Emerging applications ranging from 5G mobile networks to low Earth orbit satellite constellations will require new design paradigms to meet their technical needs and cost constraints. Analog Devices’ Senior Director of Engineering, John Cowles, said he hopes the partnership will help develop the next generation of microwave and millimetre-wave integrated circuit (MMIC) designers to meet the demand.
“Macquarie University has a history of world-class MMIC design and modelling expertise,” he said.
“Bringing these technical skills closer to real product development is critical towards accelerating the introduction of next-generation technologies into emerging high-frequency applications.
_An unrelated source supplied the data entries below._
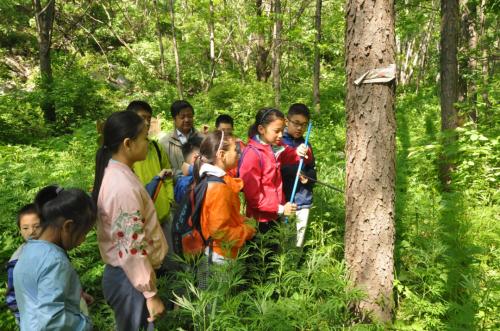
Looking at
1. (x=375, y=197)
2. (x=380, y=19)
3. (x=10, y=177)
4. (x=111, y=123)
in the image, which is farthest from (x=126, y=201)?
(x=10, y=177)

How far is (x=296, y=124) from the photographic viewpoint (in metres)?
4.16

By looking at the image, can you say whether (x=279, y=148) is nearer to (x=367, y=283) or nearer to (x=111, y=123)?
(x=367, y=283)

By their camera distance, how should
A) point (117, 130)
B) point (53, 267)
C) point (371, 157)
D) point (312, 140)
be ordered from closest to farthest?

The merging of design innovation with world-class manufacturing is what makes this partnership so exciting.”
The lab aims to address the mismatch between existing educational pathways and industry needs, by reversing the tradition of sending students out to industry. Instead, industry is being invited into the university.
“Half a dozen or more engineers with industry experience will be embedded within MADTRL and provide mentoring to dozens of students across the entire degree spectrum,” said Professor Heimlich.
“And Macquarie University researchers will be providing cutting-edge computer-aided design, modelling and measurement technology to continually push the circuit design capability forward.”
“Australia in general, and Macquarie University in particular, is one of the few places in the world where there is a relatively high degree of expertise in MMIC design,” said Macquarie University Professor of Electronics Simon Mahon.
“Universities and employers haven’t been interested in this skillset in the last 20 years, preferring to work on radiofrequency system-on-chips (SoCs) which, while sharing some challenges with MMICs, are significantly different in the skillset they require.”
Macquarie University, however, was a pioneer in wireless computing 20 years ago and has maintained its specialist expertise in that space. Due to the university’s history in helping CSIRO commercialise Wi-Fi, and its expertise in semiconductor measurement, modelling and circuit design, it has an invaluable combination that exists nowhere else.
“It’s a trinity of expertise,” said Professor Mahon. “Good circuit design for millimetre-wave is a rare skill, and we have the world expert in the mathematics and measurement of transistors, Professor Tony Parker.
“We’ve found ourselves in a highly advantageous position to be able to capitalise on the needs of companies like Analog Devices.”
MADTRL will be augmented by additional research from other partners and also undertake foundational teaching in electronics, to create a self-sustaining critical mass of university–industry engineering activity.